[Scene-based reasoning records]
####################

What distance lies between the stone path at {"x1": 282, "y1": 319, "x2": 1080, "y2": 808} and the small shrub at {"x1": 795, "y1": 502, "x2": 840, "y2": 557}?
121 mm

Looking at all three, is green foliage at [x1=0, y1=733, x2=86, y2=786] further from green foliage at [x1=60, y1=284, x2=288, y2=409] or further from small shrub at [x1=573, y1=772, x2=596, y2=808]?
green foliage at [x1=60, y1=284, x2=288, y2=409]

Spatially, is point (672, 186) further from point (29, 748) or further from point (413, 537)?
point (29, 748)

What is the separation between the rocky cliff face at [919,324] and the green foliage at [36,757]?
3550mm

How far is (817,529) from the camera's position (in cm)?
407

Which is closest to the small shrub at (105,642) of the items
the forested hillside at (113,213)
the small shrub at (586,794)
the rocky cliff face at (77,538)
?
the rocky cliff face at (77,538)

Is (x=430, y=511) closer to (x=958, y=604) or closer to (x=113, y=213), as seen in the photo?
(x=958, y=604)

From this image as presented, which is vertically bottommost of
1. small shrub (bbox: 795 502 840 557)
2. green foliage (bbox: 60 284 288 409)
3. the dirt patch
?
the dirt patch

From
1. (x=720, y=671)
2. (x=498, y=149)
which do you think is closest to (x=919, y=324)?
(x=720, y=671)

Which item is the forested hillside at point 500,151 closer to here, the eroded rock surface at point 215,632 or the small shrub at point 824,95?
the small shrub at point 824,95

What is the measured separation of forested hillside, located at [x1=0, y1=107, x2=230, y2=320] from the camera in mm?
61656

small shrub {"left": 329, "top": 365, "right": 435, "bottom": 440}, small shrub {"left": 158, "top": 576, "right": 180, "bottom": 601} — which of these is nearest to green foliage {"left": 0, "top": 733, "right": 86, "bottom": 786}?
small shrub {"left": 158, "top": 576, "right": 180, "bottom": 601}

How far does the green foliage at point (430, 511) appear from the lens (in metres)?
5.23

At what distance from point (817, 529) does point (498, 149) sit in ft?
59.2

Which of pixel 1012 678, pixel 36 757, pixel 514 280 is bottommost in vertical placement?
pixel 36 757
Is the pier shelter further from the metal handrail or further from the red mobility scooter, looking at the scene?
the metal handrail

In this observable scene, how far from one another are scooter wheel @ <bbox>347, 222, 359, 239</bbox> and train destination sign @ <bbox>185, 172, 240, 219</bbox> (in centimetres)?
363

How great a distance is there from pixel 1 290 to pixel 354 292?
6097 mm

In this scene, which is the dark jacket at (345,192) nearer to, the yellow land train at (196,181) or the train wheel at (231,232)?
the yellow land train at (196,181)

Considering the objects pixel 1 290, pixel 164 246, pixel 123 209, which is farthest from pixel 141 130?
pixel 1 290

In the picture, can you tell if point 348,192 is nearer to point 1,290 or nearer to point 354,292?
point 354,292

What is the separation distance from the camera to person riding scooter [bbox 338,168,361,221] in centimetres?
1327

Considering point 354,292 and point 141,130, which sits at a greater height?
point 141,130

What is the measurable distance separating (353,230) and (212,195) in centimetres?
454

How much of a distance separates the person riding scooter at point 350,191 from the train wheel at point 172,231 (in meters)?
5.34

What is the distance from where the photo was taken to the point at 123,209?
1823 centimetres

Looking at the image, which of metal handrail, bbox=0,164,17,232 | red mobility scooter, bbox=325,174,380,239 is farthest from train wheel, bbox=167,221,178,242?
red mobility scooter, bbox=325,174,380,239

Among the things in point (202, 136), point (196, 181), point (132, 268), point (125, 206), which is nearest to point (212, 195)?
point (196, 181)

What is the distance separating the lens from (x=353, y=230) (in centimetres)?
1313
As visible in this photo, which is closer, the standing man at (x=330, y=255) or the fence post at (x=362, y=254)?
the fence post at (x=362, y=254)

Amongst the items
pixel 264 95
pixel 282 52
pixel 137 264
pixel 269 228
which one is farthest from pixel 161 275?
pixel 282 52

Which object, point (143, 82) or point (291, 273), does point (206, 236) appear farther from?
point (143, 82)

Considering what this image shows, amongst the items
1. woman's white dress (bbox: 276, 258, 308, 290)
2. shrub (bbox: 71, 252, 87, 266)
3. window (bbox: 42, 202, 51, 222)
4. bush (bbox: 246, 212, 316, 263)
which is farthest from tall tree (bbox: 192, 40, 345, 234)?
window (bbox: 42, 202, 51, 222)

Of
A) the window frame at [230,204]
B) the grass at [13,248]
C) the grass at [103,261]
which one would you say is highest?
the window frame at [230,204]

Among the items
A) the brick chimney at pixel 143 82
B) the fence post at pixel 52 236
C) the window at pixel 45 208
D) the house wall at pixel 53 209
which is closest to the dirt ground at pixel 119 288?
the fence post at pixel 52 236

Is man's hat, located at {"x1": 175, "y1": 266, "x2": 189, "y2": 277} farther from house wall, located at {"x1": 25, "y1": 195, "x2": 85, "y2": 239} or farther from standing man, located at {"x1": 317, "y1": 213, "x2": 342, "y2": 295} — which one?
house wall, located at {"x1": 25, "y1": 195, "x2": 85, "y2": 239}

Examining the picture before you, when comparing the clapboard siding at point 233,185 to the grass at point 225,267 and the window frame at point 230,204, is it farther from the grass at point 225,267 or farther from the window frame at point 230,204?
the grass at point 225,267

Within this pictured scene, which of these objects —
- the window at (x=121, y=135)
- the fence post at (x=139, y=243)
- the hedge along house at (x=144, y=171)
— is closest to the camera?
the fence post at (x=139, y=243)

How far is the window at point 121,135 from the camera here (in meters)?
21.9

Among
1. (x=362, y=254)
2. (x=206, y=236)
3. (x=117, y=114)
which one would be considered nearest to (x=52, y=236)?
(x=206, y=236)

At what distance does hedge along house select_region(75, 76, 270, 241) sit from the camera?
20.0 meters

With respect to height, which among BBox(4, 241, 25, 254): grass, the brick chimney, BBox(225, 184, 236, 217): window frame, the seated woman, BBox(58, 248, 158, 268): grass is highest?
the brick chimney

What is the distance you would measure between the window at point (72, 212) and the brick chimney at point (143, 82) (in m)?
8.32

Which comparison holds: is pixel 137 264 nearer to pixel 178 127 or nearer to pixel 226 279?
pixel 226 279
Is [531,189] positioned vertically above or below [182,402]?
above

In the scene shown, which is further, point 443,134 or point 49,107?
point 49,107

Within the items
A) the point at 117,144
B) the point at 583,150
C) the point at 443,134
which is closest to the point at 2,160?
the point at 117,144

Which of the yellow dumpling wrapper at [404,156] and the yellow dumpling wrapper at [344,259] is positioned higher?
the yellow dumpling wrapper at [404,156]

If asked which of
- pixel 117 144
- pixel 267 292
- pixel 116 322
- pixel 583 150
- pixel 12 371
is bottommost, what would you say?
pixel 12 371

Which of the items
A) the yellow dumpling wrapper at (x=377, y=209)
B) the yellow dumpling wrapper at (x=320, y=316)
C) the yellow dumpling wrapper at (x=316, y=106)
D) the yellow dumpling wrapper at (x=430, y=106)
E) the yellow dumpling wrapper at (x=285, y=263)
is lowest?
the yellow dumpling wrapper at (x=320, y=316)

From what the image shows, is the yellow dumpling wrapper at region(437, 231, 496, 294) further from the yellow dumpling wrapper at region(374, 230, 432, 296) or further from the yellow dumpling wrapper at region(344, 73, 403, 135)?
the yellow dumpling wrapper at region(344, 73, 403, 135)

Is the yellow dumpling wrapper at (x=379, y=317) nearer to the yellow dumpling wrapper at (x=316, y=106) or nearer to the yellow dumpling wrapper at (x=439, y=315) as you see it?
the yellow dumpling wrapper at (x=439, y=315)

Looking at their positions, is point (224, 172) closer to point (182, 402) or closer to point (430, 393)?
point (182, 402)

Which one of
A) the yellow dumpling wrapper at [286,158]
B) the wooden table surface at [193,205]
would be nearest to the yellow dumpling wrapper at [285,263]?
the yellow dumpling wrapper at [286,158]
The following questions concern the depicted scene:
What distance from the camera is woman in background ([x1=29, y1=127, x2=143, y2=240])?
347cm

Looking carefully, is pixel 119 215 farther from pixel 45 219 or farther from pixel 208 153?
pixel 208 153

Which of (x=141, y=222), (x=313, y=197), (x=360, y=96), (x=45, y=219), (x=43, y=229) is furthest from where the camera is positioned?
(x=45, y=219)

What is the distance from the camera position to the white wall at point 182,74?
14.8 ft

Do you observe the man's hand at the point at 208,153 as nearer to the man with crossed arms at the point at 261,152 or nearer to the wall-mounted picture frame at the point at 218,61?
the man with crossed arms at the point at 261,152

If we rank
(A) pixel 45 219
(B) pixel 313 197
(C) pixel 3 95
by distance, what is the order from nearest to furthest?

####################

- **WHAT THE EXERCISE ASKS**:
Give the records between the line holding "What is the separation distance" and the line holding "1823 centimetres", inclusive, as a two-column CSV with the headers text and answer, one row per record. Put each value in its own quoted field, with line breaks turned into spaces.

- **FINAL RESULT**:
text,answer
"What is the separation distance from the camera to person riding scooter [bbox 338,168,361,221] in centimetres?","1327"
"Considering point 354,292 and point 141,130, which sits at a greater height?","point 141,130"
"What is the measurable distance separating (353,230) and (212,195) in centimetres?","454"
"How much of a distance separates the person riding scooter at point 350,191 from the train wheel at point 172,231 (in meters)?","5.34"
"What is the distance from where the photo was taken to the point at 123,209?","1823 centimetres"